■ **Extrait à lire**
※
Après le Concile Vatican II, en se rattachant à cette tradition, l'usage a été
rétabli de donner l'appellation d' « Eglises sœurs » aux Eglises particulières
ou locales rassemblées autour de leur Evêque. Ensuite, l'abrogation des
excommunications mutuelles, supprimant un obstacle douloureux d'ordre canonique
et psychologique, a été un pas très important sur la route vers la pleine
communion.
Les structures
d'unité qui existaient avant la division sont un patrimoine d'expériences qui
oriente notre cheminement vers le retour à la pleine communion. Evidemment,
pendant le deuxième millénaire, le Seigneur n'a pas cessé de donner à son
Eglise des fruits abondants de grâce et de croissance. Mais l'éloignement
réciproque progressif entre les Eglises d'Occident et d'Orient les a
malheureusement empêchées d'échanger les richesses de leurs dons et de leurs
aides. Il convient de fournir un grand effort, avec la grâce de Dieu, pour
rétablir entre elles la pleine communion, source de tant de biens pour l'Eglise
du Christ. Cet effort requiert toute notre bonne volonté, une prière humble et
une collaboration persévérante que rien ne doit décourager. Saint Paul nous
stimule: « Portez les fardeaux les uns des autres » (Ga 6, 2). Comme
cette exhortation de l'Apôtre nous concerne, et comme elle est d'actualité!
L'appellation traditionnelle d'« Eglises sœurs » devrait nous être sans cesse
présente sur cette route.
57.
※
■ **Données**
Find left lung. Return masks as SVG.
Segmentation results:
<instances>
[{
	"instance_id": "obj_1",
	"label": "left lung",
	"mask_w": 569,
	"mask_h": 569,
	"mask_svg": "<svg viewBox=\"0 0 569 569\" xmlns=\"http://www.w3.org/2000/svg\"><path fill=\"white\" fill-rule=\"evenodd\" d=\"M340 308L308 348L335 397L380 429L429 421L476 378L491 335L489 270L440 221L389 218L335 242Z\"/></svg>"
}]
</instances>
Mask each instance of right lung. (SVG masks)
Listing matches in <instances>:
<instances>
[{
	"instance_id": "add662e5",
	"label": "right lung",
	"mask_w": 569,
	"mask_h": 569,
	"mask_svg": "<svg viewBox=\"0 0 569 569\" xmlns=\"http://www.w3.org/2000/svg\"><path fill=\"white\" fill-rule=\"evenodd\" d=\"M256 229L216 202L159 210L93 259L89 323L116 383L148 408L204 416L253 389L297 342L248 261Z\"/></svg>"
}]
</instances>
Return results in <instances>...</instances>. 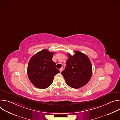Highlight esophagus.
Returning a JSON list of instances; mask_svg holds the SVG:
<instances>
[{"mask_svg":"<svg viewBox=\"0 0 120 120\" xmlns=\"http://www.w3.org/2000/svg\"><path fill=\"white\" fill-rule=\"evenodd\" d=\"M63 67H62V68H61L60 69H59V70H60V72H61L62 71H63Z\"/></svg>","mask_w":120,"mask_h":120,"instance_id":"1","label":"esophagus"}]
</instances>
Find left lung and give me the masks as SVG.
<instances>
[{
  "label": "left lung",
  "mask_w": 120,
  "mask_h": 120,
  "mask_svg": "<svg viewBox=\"0 0 120 120\" xmlns=\"http://www.w3.org/2000/svg\"><path fill=\"white\" fill-rule=\"evenodd\" d=\"M69 57L64 70L62 72L66 83L72 88L77 89L88 83L92 75V66L88 57L80 51Z\"/></svg>",
  "instance_id": "1"
}]
</instances>
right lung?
Listing matches in <instances>:
<instances>
[{
  "instance_id": "right-lung-1",
  "label": "right lung",
  "mask_w": 120,
  "mask_h": 120,
  "mask_svg": "<svg viewBox=\"0 0 120 120\" xmlns=\"http://www.w3.org/2000/svg\"><path fill=\"white\" fill-rule=\"evenodd\" d=\"M54 53L44 49L34 55L27 66V75L32 84L39 89H45L52 83L54 76L60 73L52 60Z\"/></svg>"
}]
</instances>
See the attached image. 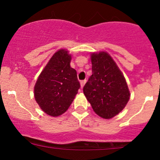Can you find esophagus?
<instances>
[{"mask_svg":"<svg viewBox=\"0 0 160 160\" xmlns=\"http://www.w3.org/2000/svg\"><path fill=\"white\" fill-rule=\"evenodd\" d=\"M85 83H86V80H81V81H80V86H81V88H83Z\"/></svg>","mask_w":160,"mask_h":160,"instance_id":"34e87169","label":"esophagus"}]
</instances>
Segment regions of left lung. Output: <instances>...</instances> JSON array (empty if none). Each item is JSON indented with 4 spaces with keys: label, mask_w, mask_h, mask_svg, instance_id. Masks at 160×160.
I'll return each instance as SVG.
<instances>
[{
    "label": "left lung",
    "mask_w": 160,
    "mask_h": 160,
    "mask_svg": "<svg viewBox=\"0 0 160 160\" xmlns=\"http://www.w3.org/2000/svg\"><path fill=\"white\" fill-rule=\"evenodd\" d=\"M92 75L83 87V93L93 111L104 119L121 112L130 98L123 73L107 52L90 55Z\"/></svg>",
    "instance_id": "8db88e82"
}]
</instances>
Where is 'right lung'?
I'll list each match as a JSON object with an SVG mask.
<instances>
[{"label":"right lung","mask_w":160,"mask_h":160,"mask_svg":"<svg viewBox=\"0 0 160 160\" xmlns=\"http://www.w3.org/2000/svg\"><path fill=\"white\" fill-rule=\"evenodd\" d=\"M71 58L68 50L61 49L56 52L34 87L37 104L52 117H57L67 111L80 87L77 71L70 67Z\"/></svg>","instance_id":"add662e5"}]
</instances>
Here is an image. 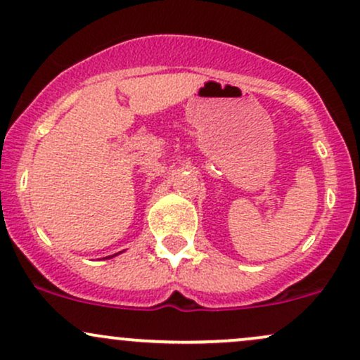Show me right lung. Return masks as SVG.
<instances>
[{"label":"right lung","instance_id":"obj_1","mask_svg":"<svg viewBox=\"0 0 360 360\" xmlns=\"http://www.w3.org/2000/svg\"><path fill=\"white\" fill-rule=\"evenodd\" d=\"M118 254H122V252H118ZM118 254H113V255H108V257H106V259H111V257H117V255Z\"/></svg>","mask_w":360,"mask_h":360}]
</instances>
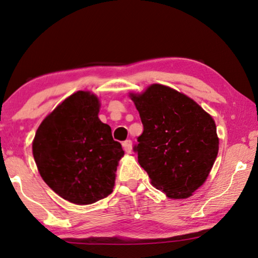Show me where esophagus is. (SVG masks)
Masks as SVG:
<instances>
[{
	"instance_id": "1",
	"label": "esophagus",
	"mask_w": 258,
	"mask_h": 258,
	"mask_svg": "<svg viewBox=\"0 0 258 258\" xmlns=\"http://www.w3.org/2000/svg\"><path fill=\"white\" fill-rule=\"evenodd\" d=\"M123 148L126 152L132 151V141L131 140H126V141L123 142Z\"/></svg>"
}]
</instances>
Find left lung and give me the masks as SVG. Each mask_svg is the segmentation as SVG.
<instances>
[{"mask_svg":"<svg viewBox=\"0 0 258 258\" xmlns=\"http://www.w3.org/2000/svg\"><path fill=\"white\" fill-rule=\"evenodd\" d=\"M131 99L143 124L133 148L139 164L168 198H189L215 163V121L197 102L165 85L152 84Z\"/></svg>","mask_w":258,"mask_h":258,"instance_id":"left-lung-1","label":"left lung"}]
</instances>
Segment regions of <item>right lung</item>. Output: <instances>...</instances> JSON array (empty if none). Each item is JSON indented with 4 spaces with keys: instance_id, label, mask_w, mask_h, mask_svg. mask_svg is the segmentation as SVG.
Listing matches in <instances>:
<instances>
[{
    "instance_id": "obj_1",
    "label": "right lung",
    "mask_w": 258,
    "mask_h": 258,
    "mask_svg": "<svg viewBox=\"0 0 258 258\" xmlns=\"http://www.w3.org/2000/svg\"><path fill=\"white\" fill-rule=\"evenodd\" d=\"M99 99L78 91L63 100L38 126L33 156L44 182L60 197L90 205L112 192L124 156L110 126L99 119Z\"/></svg>"
}]
</instances>
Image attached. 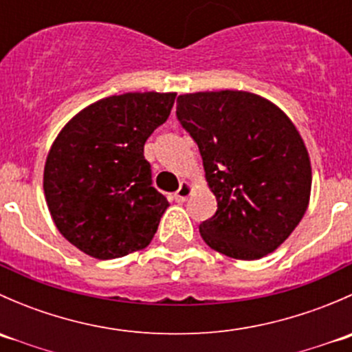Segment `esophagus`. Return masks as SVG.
Masks as SVG:
<instances>
[{
  "mask_svg": "<svg viewBox=\"0 0 352 352\" xmlns=\"http://www.w3.org/2000/svg\"><path fill=\"white\" fill-rule=\"evenodd\" d=\"M192 190H194V186L190 182H187V180H184L182 184H180V187H179V190H177L175 192V201L177 202H186L187 201V197L190 196V194H192Z\"/></svg>",
  "mask_w": 352,
  "mask_h": 352,
  "instance_id": "34e87169",
  "label": "esophagus"
}]
</instances>
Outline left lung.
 Listing matches in <instances>:
<instances>
[{
  "mask_svg": "<svg viewBox=\"0 0 352 352\" xmlns=\"http://www.w3.org/2000/svg\"><path fill=\"white\" fill-rule=\"evenodd\" d=\"M177 119L197 143L218 201L199 225L219 254L255 261L274 252L307 212L311 166L307 146L278 105L250 91L179 95Z\"/></svg>",
  "mask_w": 352,
  "mask_h": 352,
  "instance_id": "left-lung-1",
  "label": "left lung"
}]
</instances>
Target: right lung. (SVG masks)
Instances as JSON below:
<instances>
[{
    "label": "right lung",
    "mask_w": 352,
    "mask_h": 352,
    "mask_svg": "<svg viewBox=\"0 0 352 352\" xmlns=\"http://www.w3.org/2000/svg\"><path fill=\"white\" fill-rule=\"evenodd\" d=\"M177 94L112 95L78 112L44 166L49 212L63 236L100 261L148 247L168 201L151 186L144 143Z\"/></svg>",
    "instance_id": "add662e5"
}]
</instances>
※
■ **Travail à faire**
D'après l'extrait à lire, énumérez tout ce que requiert l'effort à fournir pour rétablir la pleine communion entre les Eglises.

■ **La réponse**
- toute notre bonne volonté
- une prière humble
- une collaboration persévérante que rien ne doit décourager